De fil en aiguille
Dix heures et quart. Le claquement des grandes fenêtres du salon suffisent à me tirer de mon coma embrouillé. La lumière perce de partout. Malmené par la canicule, mon front brille comme une rivière de diamants. Mais comme dans La Parure de Maupassant, leur éclat n’est qu’illusion. Apparemment, les Hongrois se lèvent de bonne heure...Ils doivent se tenir loin de la Dreher !
Peu importe mon allure, je dégringole les marches du bloc jusqu’à me retrouver dans la rue, assurément plus fraîche que le pigeonnier qui me sert de refuge. Invariablement, la beauté de Budapest me saute aux yeux. Comme fossilisées suite aux occupations ottomane, allemande et russe, les façades bordant les allées racontent à la fois une histoire de hauts sommets, de grande gloire, mais aussi celle d’un pays qui a vécu sa part de moments sombres. Dans les rues de Budapest, ce n’est pas la peine d’ignorer son poète intrinsèque. Inspiré, je commence à marcher.
Un peu plus loin, je décide de franchir l’entrée du Kalóz Records (Enregistrements Pirate), petit disquaire local à l’allure sympathique. Au comptoir qui classe les disques se trouve Peter. Je tente de m’informer auprès de lui à propos de sa boutique, mais comme pour plusieurs Hongrois qui rencontrent un étranger, il semble tout d’abord méfiant. Peu importe. J’aperçois un peu plus loin la trame sonore du film La dernière tentation du Christ de Peter Gabriel. Surpris, je m’en empare instinctivement et ausculte l’objet. C’est une riche collection, je dois l’admettre ; et lorsque j’en fais le compliment à Peter, un sourire apparaît sur son visage. Bingo.
Mon confrère mélomane vient alors me rejoindre et me propose, hors de nulle part, une glace. Ahuri par son offre, je lui demande de répéter. Une glace ? Il acquiesce. Loin de moi l’idée d’associer la chasse aux vinyles à la dégustation de crème glacée, mais à la chaleur ambiante, et avec la curiosité que me provoque cette proposition sans précédent, je décide de le suivre vers un congélateur au fond de la pièce. La chanson « Love Injection » du groupe funk Trussel joue dans la boutique. C’est approprié. Glace et vinyles : un classique hongrois ? Ça m’étonnerait.
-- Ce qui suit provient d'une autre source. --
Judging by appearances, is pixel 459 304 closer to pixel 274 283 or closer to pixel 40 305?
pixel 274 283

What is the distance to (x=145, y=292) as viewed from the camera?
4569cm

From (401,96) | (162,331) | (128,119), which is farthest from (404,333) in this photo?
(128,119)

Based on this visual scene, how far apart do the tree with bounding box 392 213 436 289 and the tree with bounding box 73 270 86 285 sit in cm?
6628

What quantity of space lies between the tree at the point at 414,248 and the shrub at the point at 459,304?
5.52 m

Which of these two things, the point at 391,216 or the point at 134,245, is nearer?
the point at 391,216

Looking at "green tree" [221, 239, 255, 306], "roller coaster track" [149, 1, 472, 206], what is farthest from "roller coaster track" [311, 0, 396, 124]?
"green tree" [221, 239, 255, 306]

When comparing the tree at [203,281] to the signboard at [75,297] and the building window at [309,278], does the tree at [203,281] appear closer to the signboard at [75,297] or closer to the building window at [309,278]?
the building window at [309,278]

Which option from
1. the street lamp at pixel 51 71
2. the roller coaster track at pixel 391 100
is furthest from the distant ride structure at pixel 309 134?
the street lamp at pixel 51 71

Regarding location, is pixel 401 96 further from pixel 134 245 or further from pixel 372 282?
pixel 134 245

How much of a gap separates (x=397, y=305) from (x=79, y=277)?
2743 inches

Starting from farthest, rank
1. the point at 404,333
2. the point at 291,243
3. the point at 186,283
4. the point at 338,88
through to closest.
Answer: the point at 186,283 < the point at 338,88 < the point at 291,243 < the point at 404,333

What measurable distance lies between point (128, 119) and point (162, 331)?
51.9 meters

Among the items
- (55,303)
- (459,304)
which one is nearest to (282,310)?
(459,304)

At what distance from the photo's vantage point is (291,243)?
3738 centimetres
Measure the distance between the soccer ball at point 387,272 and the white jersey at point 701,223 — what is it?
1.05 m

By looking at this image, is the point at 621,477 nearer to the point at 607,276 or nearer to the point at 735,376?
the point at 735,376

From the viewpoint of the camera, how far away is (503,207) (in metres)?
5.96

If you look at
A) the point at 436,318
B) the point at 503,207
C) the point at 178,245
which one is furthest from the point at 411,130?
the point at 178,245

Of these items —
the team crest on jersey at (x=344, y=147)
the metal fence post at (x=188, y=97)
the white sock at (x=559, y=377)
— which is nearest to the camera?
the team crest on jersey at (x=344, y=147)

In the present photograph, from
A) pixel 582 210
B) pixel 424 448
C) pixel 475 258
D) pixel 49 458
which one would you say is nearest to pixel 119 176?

En croquant dans un pogácsa, Peter m’explique que la boutique, vieille que d’un an, se spécialise en vinyles de l’Europe de l’Est, et tout particulièrement en funk, jazz et folk hongrois. Apparemment, la collection provient d’une recherche intensive du propriétaire, Istvan, qui arpente la Hongrie rurale à la recherche de petits trésors. Fait intéressant, me confie-t-il, la boutique a hérité des vinyles de l’Ambassade de Cuba à Budapest dernièrement, ce qui lui donne une richesse assez singulière pour la région. Jamais je n’aurais cru trouver du Ibrahim Ferrer en Hongrie. Les caisses de son suspendues jouent à présent la chanson « Street Corner » du duo soul Ashford & Simpson. Pour un homme qui semblait réservé au tout début, Peter est vraiment à son aise à présent.
Passionné, le Budapestois commence à éplucher sa collection hongroise à la recherche du joyau dont il se départira, à mon grand bonheur. Dans la section jazz, il me présente en premier un album aux allures flamboyantes nommé Alligátor, d’Ádám Török, qui me dit-il est un flutiste aux habiletés prodigieuses. Par la suite, Peter s’aventure dans la section plus contemporaine et me présente vinyle de hip-hop hongrois : Kotorszky, de Bobafett. À en juger par la couverture, c’est certainement du rap abstrait, un quelque peu industriel. Mon homologue confirme. L’exercice se poursuit pendant une quinzaine de minutes jusqu’à ce qu’on tombe finalement sur la perle.
L’album date de 1970 et s’appelle Ha Fiú Lehetnék (si je pouvais être un homme). Drôle de coïncidence pensais-je alors que la parade du Budapest Pride battait son plein à quelques rues de là. « Ça sonne comme du Beyoncé ? », demandais-je à Peter en référence au célèbre titre « If I were a boy » de la chanteuse américaine. En ricanant, Peter me répondit « tu verras bien ». Ne m’ayant pas déçu jusqu’ici, je décidai de placer ma confiance aveugle entre les mains du maitre de cérémonie, et de repartir avec le vinyle de l’auteure-compositrice-interprète Zalatnay Sarolta. Dehors, un couple déguste un café sur une petite terrasse improvisée. Il fait bon vivre à Budapest. Dans quelques semaines, quand je serai de nouveau réuni avec ma table tournante, je pourrai me remémorer des journées comme celles-ci. Et si l’inspiration vient à manquer, je n’aurai qu’à m’acheter une glace.